-- DATA SHOWN --
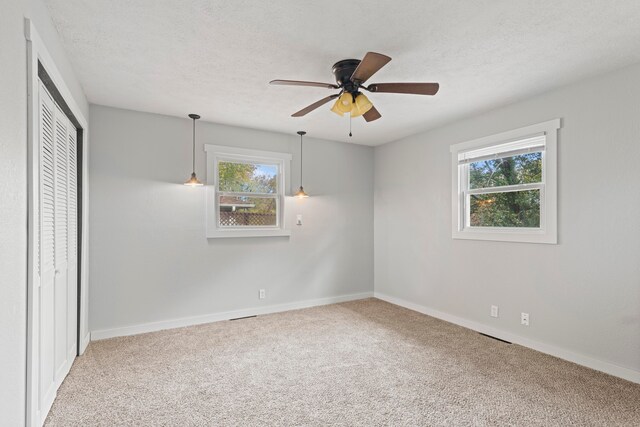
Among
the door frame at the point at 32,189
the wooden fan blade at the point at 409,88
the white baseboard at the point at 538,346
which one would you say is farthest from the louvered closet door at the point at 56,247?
the white baseboard at the point at 538,346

-- PROBLEM DETAILS --
Please repeat every line of text in the material above word for word, leaving out the picture.

-- ANSWER TO THIS EXERCISE --
Among
the door frame at the point at 32,189
the wooden fan blade at the point at 409,88
the white baseboard at the point at 538,346
which one would you say is farthest from the louvered closet door at the point at 56,247?
the white baseboard at the point at 538,346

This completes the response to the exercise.